Posts Tagged ‘judging hay quality’
Quality Hay
We received a delivery of new hay on Friday afternoon. Since we are caring for horses for the rescue organization “This Old Horse,” the hay was procured by one of their staff. I don’t believe we have ever received hay twice from the same source in the years we’ve had these horses.
Of the last two batches we’ve received, one was much better described as “straw,” and the other was primarily a hair-like grass blade of little substance. Each time, we believe it will be just fine, but the horses soon demonstrate whether they think it’s good hay or not.
Friday’s batch showed up in a hay wagon, not strapped to a flatbed trailer, and the farmer, Josh, radiated a feel-good energy that both Cyndie and I perceived. These were promising first impressions.
Johanne told us this was organic hay because the field where it was grown is leased from a farmer who operates under completely “organic” principles. Works for us.
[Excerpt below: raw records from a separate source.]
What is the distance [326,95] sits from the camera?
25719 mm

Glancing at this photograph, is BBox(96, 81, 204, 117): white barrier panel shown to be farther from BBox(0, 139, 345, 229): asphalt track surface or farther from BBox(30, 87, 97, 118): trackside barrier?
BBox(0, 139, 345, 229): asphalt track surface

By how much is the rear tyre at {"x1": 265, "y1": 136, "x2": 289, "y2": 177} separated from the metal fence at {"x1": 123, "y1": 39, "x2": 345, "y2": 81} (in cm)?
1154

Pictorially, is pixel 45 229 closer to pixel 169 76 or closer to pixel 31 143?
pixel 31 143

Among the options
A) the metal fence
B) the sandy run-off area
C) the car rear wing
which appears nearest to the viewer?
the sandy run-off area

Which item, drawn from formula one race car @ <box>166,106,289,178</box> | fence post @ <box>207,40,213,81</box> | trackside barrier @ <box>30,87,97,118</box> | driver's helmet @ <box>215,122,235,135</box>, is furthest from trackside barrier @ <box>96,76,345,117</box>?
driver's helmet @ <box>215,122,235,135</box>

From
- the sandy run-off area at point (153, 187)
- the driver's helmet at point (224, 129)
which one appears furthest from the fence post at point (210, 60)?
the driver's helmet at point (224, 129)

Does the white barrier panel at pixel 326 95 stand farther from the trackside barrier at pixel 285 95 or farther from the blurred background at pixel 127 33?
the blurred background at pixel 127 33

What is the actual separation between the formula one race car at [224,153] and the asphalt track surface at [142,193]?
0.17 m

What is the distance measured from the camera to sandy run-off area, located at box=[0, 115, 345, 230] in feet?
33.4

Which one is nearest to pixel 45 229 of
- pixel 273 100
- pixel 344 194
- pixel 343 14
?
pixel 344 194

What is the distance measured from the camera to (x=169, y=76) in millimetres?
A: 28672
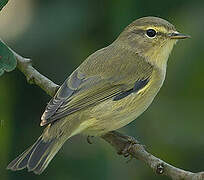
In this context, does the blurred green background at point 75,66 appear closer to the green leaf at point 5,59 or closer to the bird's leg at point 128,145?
the bird's leg at point 128,145

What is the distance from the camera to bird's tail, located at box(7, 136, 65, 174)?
16.3 ft

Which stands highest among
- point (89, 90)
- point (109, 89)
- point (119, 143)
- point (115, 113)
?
point (89, 90)

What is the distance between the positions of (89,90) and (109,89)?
198 mm

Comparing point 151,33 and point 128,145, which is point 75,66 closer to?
point 151,33

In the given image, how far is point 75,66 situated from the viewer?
21.3 ft

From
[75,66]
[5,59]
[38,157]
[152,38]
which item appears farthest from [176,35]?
[5,59]

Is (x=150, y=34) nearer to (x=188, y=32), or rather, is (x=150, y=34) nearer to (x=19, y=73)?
(x=188, y=32)

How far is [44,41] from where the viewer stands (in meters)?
6.40

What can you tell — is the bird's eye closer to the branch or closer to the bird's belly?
the bird's belly

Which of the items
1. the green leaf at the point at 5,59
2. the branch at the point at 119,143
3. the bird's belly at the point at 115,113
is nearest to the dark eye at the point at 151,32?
the bird's belly at the point at 115,113

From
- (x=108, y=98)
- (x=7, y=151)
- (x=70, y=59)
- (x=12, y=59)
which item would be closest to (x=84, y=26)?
(x=70, y=59)

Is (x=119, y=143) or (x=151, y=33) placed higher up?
(x=151, y=33)

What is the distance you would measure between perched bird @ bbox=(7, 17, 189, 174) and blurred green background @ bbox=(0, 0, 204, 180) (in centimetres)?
27

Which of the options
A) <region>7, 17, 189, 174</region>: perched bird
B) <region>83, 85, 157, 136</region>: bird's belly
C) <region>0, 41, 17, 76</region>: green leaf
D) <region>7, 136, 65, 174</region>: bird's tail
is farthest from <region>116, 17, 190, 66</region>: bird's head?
<region>0, 41, 17, 76</region>: green leaf
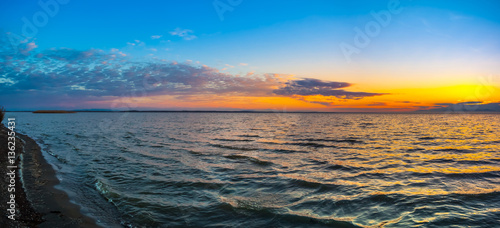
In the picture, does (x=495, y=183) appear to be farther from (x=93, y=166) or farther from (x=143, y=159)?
(x=93, y=166)

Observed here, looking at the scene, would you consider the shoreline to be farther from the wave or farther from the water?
the wave

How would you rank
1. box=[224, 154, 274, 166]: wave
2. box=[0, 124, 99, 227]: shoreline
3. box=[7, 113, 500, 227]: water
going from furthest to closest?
box=[224, 154, 274, 166]: wave
box=[7, 113, 500, 227]: water
box=[0, 124, 99, 227]: shoreline

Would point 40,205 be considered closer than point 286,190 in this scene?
Yes

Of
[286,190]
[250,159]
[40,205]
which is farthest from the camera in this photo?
[250,159]

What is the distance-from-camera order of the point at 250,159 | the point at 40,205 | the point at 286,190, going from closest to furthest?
the point at 40,205, the point at 286,190, the point at 250,159

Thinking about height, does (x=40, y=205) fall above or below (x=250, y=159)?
above

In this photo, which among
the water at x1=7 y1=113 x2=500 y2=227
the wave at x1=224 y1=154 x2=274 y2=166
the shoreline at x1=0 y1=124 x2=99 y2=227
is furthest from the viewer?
the wave at x1=224 y1=154 x2=274 y2=166

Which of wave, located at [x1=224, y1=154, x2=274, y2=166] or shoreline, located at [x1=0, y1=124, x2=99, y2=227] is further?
wave, located at [x1=224, y1=154, x2=274, y2=166]

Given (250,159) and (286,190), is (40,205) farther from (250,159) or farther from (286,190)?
(250,159)

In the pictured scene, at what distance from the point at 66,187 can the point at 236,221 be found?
880cm

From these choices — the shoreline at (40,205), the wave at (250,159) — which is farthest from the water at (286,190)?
the shoreline at (40,205)

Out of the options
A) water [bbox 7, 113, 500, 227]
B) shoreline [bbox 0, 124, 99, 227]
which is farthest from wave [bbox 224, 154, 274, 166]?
shoreline [bbox 0, 124, 99, 227]

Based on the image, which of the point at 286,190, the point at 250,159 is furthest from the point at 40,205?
the point at 250,159

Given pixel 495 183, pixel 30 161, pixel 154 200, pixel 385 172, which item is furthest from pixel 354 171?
pixel 30 161
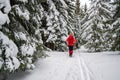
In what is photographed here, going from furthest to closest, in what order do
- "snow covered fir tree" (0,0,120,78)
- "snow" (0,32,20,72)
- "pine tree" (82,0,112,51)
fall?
"pine tree" (82,0,112,51)
"snow covered fir tree" (0,0,120,78)
"snow" (0,32,20,72)

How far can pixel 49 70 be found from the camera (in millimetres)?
9664

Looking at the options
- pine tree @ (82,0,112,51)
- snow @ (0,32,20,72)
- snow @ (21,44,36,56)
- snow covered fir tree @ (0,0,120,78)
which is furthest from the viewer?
pine tree @ (82,0,112,51)

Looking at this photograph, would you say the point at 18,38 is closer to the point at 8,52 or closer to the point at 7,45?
the point at 7,45

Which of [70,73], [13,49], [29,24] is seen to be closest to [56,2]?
[29,24]

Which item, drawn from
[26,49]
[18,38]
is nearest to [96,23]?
[26,49]

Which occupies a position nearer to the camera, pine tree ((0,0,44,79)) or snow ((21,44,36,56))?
pine tree ((0,0,44,79))

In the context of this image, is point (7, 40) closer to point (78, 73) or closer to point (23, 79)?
point (23, 79)

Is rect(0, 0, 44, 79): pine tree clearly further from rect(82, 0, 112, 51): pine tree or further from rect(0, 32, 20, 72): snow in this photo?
rect(82, 0, 112, 51): pine tree

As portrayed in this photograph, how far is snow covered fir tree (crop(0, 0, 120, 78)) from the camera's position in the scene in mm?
7062

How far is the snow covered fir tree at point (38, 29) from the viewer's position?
706cm

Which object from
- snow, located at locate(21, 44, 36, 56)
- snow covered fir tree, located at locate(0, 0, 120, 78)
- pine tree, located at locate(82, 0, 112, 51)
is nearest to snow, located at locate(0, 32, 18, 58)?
snow covered fir tree, located at locate(0, 0, 120, 78)

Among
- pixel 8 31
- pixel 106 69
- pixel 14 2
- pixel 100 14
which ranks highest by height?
pixel 100 14

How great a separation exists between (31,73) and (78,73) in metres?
2.18

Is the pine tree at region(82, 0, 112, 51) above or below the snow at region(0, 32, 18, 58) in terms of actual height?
above
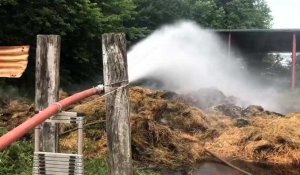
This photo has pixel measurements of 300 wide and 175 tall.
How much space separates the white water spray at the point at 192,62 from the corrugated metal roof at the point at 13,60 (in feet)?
53.6

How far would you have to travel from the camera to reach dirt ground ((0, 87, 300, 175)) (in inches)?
366

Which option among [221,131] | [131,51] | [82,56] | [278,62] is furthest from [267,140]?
[278,62]

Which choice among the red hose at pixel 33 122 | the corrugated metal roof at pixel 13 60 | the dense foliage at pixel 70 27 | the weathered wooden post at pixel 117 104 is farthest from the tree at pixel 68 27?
the red hose at pixel 33 122

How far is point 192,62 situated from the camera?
24484mm

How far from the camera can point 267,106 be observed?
67.5ft

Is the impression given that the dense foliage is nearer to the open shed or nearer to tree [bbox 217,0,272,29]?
the open shed

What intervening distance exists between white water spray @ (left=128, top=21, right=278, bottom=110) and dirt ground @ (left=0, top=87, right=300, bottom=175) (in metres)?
9.05

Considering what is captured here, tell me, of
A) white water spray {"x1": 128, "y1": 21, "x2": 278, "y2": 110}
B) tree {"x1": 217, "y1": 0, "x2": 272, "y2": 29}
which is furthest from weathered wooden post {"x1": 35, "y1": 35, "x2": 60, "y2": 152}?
tree {"x1": 217, "y1": 0, "x2": 272, "y2": 29}

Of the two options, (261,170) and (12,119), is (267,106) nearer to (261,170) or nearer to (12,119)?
(261,170)

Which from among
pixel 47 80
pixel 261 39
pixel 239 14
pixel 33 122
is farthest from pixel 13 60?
pixel 239 14

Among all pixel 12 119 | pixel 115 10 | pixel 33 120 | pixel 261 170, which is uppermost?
pixel 115 10

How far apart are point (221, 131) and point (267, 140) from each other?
1.23 metres

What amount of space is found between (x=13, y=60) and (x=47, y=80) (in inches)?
13.6

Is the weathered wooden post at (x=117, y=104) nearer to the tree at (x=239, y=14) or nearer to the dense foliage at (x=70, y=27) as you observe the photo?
the dense foliage at (x=70, y=27)
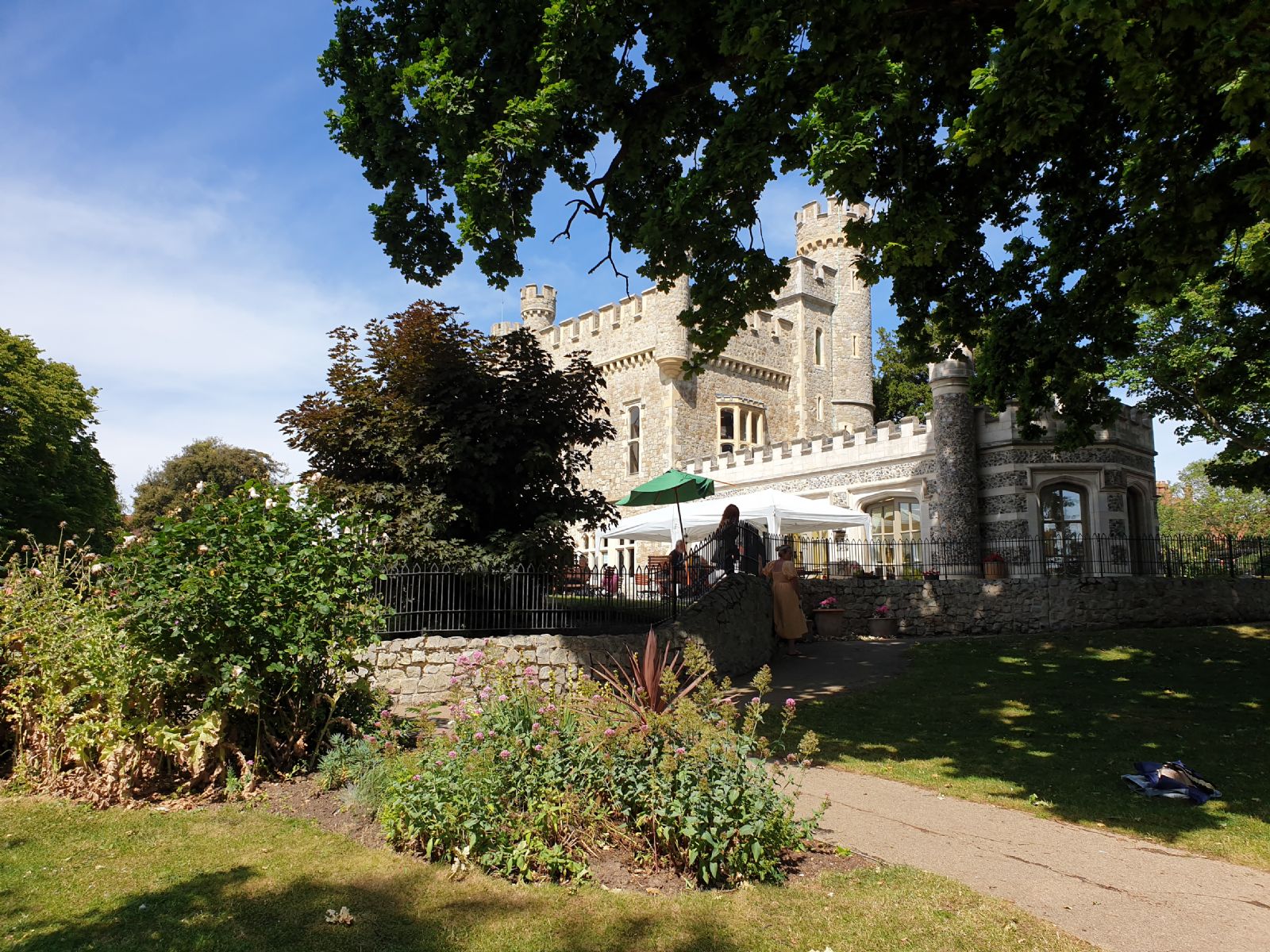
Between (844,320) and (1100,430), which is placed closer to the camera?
(1100,430)

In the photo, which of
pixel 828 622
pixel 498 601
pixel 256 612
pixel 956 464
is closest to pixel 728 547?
pixel 828 622

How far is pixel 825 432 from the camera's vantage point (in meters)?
36.9

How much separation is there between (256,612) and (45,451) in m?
28.2

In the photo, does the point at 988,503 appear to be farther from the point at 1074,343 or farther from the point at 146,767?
the point at 146,767

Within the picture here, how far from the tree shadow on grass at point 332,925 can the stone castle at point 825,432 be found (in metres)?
17.9

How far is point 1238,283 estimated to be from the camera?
403 inches

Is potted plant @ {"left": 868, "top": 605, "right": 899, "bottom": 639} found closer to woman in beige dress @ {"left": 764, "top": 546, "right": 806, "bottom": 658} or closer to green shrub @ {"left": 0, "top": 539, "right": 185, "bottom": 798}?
woman in beige dress @ {"left": 764, "top": 546, "right": 806, "bottom": 658}

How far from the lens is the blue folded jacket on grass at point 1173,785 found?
650cm

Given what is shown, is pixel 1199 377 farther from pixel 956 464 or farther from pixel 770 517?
pixel 770 517

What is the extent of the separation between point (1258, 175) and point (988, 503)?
16.1 m

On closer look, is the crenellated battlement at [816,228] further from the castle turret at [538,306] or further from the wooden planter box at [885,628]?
the wooden planter box at [885,628]

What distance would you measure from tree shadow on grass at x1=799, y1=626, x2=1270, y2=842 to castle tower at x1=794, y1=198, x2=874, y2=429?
73.6ft

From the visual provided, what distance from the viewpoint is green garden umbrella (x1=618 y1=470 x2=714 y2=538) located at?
16812 millimetres

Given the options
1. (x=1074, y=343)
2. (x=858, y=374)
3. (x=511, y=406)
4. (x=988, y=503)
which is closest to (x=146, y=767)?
(x=511, y=406)
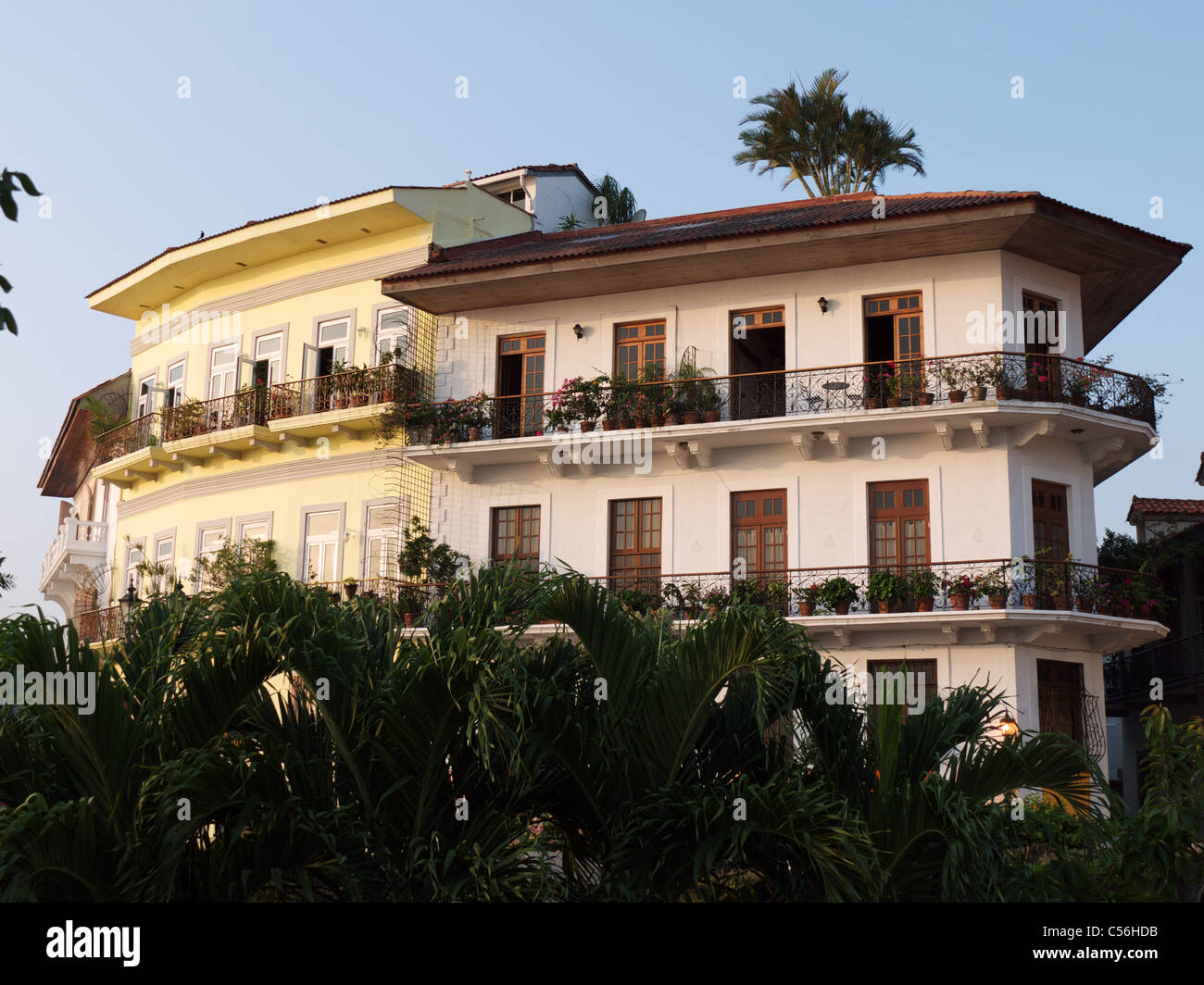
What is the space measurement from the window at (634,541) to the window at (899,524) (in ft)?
13.1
We tossed and restacked 150 bales from the hay wagon to the shed, and I didn’t notice a single bale that looked odd. One thing Cyndie and I have learned over the years is that our impression of hay being “good” doesn’t amount to a hill of beans if the horses don’t like it. That would prove to be the ultimate test.
Once the wagon was empty, we swept up a full wheelbarrow of loose scraps that had fallen from bales. Cyndie then included a mix of those scraps along with the old hay in the nets she topped off when we served up the horses’ evening feed buckets.
When I checked on the horses later, I found them all feeding on the hay bags even though they hadn’t finished the grain in their buckets.
They must have smelled it and couldn’t resist. They obviously liked it!
I’ve written before about how much incidental grass grows in the packed gravel driveway where hay scraps fall in front of the hay shed. I couldn’t get grass to grow there if I tried, but doing nothing resulted in more turf than gravel.
That gave me an idea. In October, I added compost fill to the slope of our new lookout knoll to cover the barren, sandy edge of the slope and, ultimately, improve it to become a mowable grade.
We were planning to plant grass seeds on the improved slope in the spring, but why wait? Cyndie raked up as much of the leftover hay scraps as possible from the ground where the hay wagon had parked. Logically, much of the grass seed probably stayed behind to thicken the grass already growing there, but any fraction remaining is now moved to the lookout knoll.
We’ll still probably toss more seeds on the slope in the spring, but it feels like we are helping nature to work with us a little bit by covering the surface with hay scraps.
Especially since the horses are showing us that it’s good quality hay.